Apparemment, ils n’affecteront pas seulement les branches locales des média d’Etat russes. En France, Marine Le Pen pourrait être attaquée. Les opposants l’ont qualifiée d’ «agent d’influence» de Vladimir Poutine depuis plus d’un an. Elle peut éviter les amendes et les interdictions, car elle a fermement condamné les actions russes en Ukraine. Elle a condamné «sans ambiguïté» le «lancement d’une opération militaire contre l’Ukraine par la Russie qui rompt l’équilibre de la paix en Europe». Elle a appelé la France à prendre l’initiative d’une réunion diplomatique, «sous l’égide de l’Onu», avec les Etats-Unis, la Russie, l’Ukraine, l’Allemagne, le Royaume-Uni ainsi que la Pologne, la Roumanie, la Hongrie et la Slovaquie.

Soit dit en passant, en fait, presque tous les «amis européens de Poutine», comme on les appelle dans les médias européens, ont dit la même chose, en particulier le chef du parti de la Ligue italienne Matteo Salvini, l’AfD en Allemagne, ou le Fidesz de Viktor Orbán.

Les politiciens européens préparent l’opinion publique aux pertes que subiront inévitablement les économies de leurs pays.

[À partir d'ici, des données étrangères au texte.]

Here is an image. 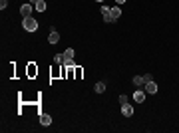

Le même Emmanuel Macron, lors d’une réunion avec des agriculteurs, lors du Salon de l’agriculture à Paris, les a exhortés à se préparer au fait que les entreprises françaises vont souffrir. Mais, comme le président français l’a souligné, il n’y a pas d’autre issue. Dans le même temps, lui et ses collègues européens exhortent leurs citoyens à se préparer au fait que cette situation va durer longtemps.

En fait, la plupart des sanctions n’auront un effet qu’au printemps. Cependant, ces mesures risquent d’avoir plus tôt des répercussions sur l’économie russe. En effet, selon le média Huanqiu, Taipei a cessé ce dimanche d’envoyer des semi-conducteurs vers la Russie. Les Etats-Unis ont annoncé l’interdiction d’exporter des produits de haute technologie vers la Russie, et les autorités du Parti démocrate progressiste de Taiwan ont immédiatement suivi. Et, la création de la production de semi-conducteurs en Russie n’a été incluse qu’il y a deux ans dans la «Stratégie pour le développement de l’industrie radioélectronique jusqu’en 2030» du ministère de l’Industrie et du Commerce. En conséquence, il sera très difficile, voire impossible, de remplacer les approvisionnements étrangers de la Russie dans un proche avenir.